**Selected excerpt:**
Parlophone – 2001 – 44 minutes
Only 9 months on from the highly divisive 'Kid A', Radiohead look set to divide fans further with their latest release, 'Amnesiac'. And considering that both albums have been cut from the same cloth, it is safe to say that if you liked 'Kid A', you'll like this. But if you didn't...
From opener 'Packt Like Sardines In A Crushd Tin Box', it becomes abundantly clear that Amnesiac is more Kid A than Ok. Its sombre techno intro develops into a cacophony of sounds that may justify Radiohead's wish to push the boundaries, yet remains highly taxing on the listener. Singer Thom Yorke seems to have envisaged this response, with his refrain of "get off my case" looming large throughout the song.
'Pyramid Song', one of the bleakest that the band have ever written, evokes a disturbing vista of suicide, with its plateau of "black-eyed angels": bleak but solid.
After the atrocious 'Pull Pulk Revolving Doors', 'You And Whose Army?' provides one of the few treats of Amnesiac. After a shaky start, the song brightens considerably into a finale where the trusty trio of pianos, drums and bass combines with a soaring vocal chorus for a reminder of how good this band can be. Buried at the end of what would have been the old side A, is another example of Radiohead's collective genius. 'Knives Out' provides the finest Thom Yorke vocal of this album, with a reminder that Radiohead can still make guitars sound like no other band can.

**Given instruction 1:** Quote the Amnesiac review between "Parlophone – 2001" and "bleak but solid.", inclusive.
**Given instruction 2:** Name every song title mentioned in the Amnesiac review.
The data after this point is separate material with no connection to the Amnesiac review.

**Supplied information:**
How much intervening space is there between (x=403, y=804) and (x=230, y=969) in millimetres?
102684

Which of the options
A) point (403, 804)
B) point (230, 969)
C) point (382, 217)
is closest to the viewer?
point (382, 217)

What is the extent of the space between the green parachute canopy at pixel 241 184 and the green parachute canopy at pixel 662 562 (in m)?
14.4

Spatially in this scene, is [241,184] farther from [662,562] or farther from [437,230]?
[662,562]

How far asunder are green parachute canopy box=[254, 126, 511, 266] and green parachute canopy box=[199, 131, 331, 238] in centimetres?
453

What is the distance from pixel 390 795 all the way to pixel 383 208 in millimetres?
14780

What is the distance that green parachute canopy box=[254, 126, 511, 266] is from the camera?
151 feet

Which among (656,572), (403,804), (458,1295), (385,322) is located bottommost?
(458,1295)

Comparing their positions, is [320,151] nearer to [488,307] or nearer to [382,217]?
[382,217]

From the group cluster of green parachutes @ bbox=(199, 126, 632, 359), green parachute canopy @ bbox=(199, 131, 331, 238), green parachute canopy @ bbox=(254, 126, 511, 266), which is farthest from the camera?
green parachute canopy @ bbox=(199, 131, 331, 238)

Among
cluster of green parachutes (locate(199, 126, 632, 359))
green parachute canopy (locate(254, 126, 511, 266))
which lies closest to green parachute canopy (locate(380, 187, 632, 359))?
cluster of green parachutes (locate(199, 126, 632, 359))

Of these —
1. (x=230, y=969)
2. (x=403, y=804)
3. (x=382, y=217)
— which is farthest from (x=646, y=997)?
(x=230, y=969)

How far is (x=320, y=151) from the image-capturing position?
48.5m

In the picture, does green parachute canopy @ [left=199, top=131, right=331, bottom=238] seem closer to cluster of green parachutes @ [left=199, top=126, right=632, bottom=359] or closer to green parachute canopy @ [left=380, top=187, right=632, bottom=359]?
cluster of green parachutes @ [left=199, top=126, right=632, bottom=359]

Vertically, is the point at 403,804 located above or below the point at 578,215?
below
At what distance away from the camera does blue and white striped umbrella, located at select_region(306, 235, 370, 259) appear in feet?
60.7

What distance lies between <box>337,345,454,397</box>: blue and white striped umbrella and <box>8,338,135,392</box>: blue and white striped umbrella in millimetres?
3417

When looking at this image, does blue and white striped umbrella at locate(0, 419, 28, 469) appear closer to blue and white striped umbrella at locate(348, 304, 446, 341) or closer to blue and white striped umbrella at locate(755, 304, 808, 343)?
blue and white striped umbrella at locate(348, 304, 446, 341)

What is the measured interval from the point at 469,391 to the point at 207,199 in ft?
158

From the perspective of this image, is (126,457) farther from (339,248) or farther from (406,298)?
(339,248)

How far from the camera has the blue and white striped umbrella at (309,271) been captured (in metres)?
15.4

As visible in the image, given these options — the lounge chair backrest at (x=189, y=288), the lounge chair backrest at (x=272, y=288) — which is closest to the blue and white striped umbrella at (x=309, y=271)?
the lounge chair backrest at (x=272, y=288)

**Expected answer 1:**
Parlophone – 2001 – 44 minutes
Only 9 months on from the highly divisive 'Kid A', Radiohead look set to divide fans further with their latest release, 'Amnesiac'. And considering that both albums have been cut from the same cloth, it is safe to say that if you liked 'Kid A', you'll like this. But if you didn't...
From opener 'Packt Like Sardines In A Crushd Tin Box', it becomes abundantly clear that Amnesiac is more Kid A than Ok. Its sombre techno intro develops into a cacophony of sounds that may justify Radiohead's wish to push the boundaries, yet remains highly taxing on the listener. Singer Thom Yorke seems to have envisaged this response, with his refrain of "get off my case" looming large throughout the song.
'Pyramid Song', one of the bleakest that the band have ever written, evokes a disturbing vista of suicide, with its plateau of "black-eyed angels": bleak but solid.

**Expected answer 2:**
- Packt Like Sardines In A Crushd Tin Box
- Pyramid Song
- Pull Pulk Revolving Doors
- You And Whose Army?
- Knives Out